Tomorrow morning – if 4a.m. can be called morning, I am giving you up. I am taking you, Mirele, to the back entrance of dear, brave Hermann’s grocery and the child rescuers will be waiting there for you and the thirty-two other children under the age of three. They’ll inject you with a sedative so you won’t cry and then they’ll slip off in the predawn with you – my life, my love, out of this barbaric country to safety.
We pushed it off, Mirele. We didn’t want to believe we would have to give up our child, probably never to see her again. But this is the last child rescue. After this there will be none left to rescue, because tomorrow, our informers tell us, is the last big round up. Tomorrow they come for men, women and children. And I’ve been convinced by these words, spoken by our trusted informer, Hermann, the brave gentile doctor, “Any child they take away either dies immediately or dies on the way to the death camp”
The word death three times in one sentence! We were the last ones to be convinced to be give up our child. He said, finally, with the deepest sadness in every exhausted wrinkle in his face, “I cannot force you. But if you keep her with you, she will be dead in a month. They have no use for babies, she cannot work for them. If you want to give her to us, bring her to the back entrance of my grocery at 4a.m.. No belongings, whatever food you have. Goodbye.”
Mirele, do you see why I have to give you up? He said no belongings, but I will beg, I will plead that this letter be allowed to go, sewn into your undershirt. And then, I will pray to G-d that the letter stays with you until you are old enough to read it. You must know that we love you. Your must know why you are alone, without parents. Not because they didn’t love you . . .but because they did!

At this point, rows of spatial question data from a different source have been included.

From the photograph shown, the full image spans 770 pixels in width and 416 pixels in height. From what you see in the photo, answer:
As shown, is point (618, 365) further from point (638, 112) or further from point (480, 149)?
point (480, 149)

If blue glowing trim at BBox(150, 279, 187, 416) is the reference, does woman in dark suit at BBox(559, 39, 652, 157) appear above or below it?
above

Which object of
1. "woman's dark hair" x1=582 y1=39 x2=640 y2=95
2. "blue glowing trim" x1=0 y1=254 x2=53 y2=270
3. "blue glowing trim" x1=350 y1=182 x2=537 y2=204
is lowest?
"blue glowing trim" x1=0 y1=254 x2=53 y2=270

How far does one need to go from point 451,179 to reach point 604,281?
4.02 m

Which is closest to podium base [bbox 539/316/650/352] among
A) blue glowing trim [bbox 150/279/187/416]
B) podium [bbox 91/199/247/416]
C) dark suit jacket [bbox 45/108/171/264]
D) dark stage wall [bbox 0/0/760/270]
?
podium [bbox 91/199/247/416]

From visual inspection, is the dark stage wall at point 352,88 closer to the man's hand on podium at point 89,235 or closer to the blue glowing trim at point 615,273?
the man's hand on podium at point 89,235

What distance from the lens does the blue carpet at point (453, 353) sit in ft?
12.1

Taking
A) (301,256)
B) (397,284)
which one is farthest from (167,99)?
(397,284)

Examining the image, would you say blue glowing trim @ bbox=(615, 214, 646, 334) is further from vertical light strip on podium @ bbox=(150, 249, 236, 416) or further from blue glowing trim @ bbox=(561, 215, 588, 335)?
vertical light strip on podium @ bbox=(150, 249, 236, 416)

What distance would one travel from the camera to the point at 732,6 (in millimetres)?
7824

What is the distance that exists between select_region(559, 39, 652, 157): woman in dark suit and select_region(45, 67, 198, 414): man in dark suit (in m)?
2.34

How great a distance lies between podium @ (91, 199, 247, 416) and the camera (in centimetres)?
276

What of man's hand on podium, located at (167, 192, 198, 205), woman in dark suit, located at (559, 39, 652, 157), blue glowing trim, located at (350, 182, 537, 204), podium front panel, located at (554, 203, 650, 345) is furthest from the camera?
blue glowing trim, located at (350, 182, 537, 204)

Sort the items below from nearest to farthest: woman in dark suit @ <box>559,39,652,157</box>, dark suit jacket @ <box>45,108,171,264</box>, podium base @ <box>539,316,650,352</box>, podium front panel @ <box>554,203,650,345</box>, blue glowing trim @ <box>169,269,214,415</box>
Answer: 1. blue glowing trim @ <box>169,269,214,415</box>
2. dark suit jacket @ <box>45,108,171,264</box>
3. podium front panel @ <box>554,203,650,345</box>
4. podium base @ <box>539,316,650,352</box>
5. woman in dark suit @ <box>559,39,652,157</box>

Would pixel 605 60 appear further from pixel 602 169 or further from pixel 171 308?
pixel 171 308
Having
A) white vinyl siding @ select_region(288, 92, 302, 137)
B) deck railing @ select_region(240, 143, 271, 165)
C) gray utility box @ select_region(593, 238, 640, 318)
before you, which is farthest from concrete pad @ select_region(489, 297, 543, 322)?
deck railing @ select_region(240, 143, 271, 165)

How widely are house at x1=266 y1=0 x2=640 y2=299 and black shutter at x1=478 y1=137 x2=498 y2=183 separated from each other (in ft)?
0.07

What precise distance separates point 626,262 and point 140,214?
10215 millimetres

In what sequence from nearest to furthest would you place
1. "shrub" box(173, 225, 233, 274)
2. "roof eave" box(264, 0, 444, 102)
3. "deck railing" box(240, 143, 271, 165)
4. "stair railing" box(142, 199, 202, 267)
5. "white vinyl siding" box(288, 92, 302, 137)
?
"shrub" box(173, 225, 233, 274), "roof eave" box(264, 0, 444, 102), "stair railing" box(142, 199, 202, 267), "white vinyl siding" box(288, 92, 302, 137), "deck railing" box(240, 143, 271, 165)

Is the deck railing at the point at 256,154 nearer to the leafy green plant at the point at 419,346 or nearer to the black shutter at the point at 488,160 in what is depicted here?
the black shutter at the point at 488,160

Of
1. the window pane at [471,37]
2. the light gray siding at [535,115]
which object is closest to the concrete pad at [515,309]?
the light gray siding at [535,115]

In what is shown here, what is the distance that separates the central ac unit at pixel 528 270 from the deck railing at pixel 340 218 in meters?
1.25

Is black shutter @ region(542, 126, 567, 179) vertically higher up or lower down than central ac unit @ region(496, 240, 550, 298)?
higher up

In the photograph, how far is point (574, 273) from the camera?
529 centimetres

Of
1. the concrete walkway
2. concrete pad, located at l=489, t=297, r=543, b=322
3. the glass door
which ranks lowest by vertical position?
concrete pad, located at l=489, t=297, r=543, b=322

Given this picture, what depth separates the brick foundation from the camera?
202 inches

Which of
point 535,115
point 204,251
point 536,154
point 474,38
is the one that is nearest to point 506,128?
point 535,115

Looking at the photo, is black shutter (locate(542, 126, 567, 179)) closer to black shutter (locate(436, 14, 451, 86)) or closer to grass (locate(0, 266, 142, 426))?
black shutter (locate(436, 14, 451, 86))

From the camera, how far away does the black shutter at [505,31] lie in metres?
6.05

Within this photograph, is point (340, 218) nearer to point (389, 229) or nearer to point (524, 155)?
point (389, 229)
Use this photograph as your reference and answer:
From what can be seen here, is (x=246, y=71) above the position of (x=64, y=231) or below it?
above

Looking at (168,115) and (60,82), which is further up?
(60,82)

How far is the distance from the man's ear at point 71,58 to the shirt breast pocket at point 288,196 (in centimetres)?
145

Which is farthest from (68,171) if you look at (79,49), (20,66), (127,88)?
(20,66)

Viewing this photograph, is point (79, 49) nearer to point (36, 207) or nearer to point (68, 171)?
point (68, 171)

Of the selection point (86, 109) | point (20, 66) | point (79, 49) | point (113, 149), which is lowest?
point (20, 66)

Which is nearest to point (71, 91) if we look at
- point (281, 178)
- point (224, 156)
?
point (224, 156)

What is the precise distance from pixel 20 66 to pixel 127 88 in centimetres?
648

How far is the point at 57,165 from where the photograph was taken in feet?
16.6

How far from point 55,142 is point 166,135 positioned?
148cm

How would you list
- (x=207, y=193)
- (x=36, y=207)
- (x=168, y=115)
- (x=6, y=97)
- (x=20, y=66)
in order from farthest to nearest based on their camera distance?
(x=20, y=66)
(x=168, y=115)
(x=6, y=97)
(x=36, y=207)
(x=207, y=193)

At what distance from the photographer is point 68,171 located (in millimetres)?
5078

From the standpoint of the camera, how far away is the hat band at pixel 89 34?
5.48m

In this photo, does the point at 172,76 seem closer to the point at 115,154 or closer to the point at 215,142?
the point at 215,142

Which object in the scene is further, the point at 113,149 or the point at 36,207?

It’s eerie to think that by the time you read this I will probably be dead. That’s what Hermann says is going on. People either die immediately or on the way or after a week or two of forced labour and no food. But I won’t have lived in vain, Mirele, if I know that I brought you into the world and you will live and survive and grow big and strong and you will be happy. You can be happy, Mirele, because we loved you.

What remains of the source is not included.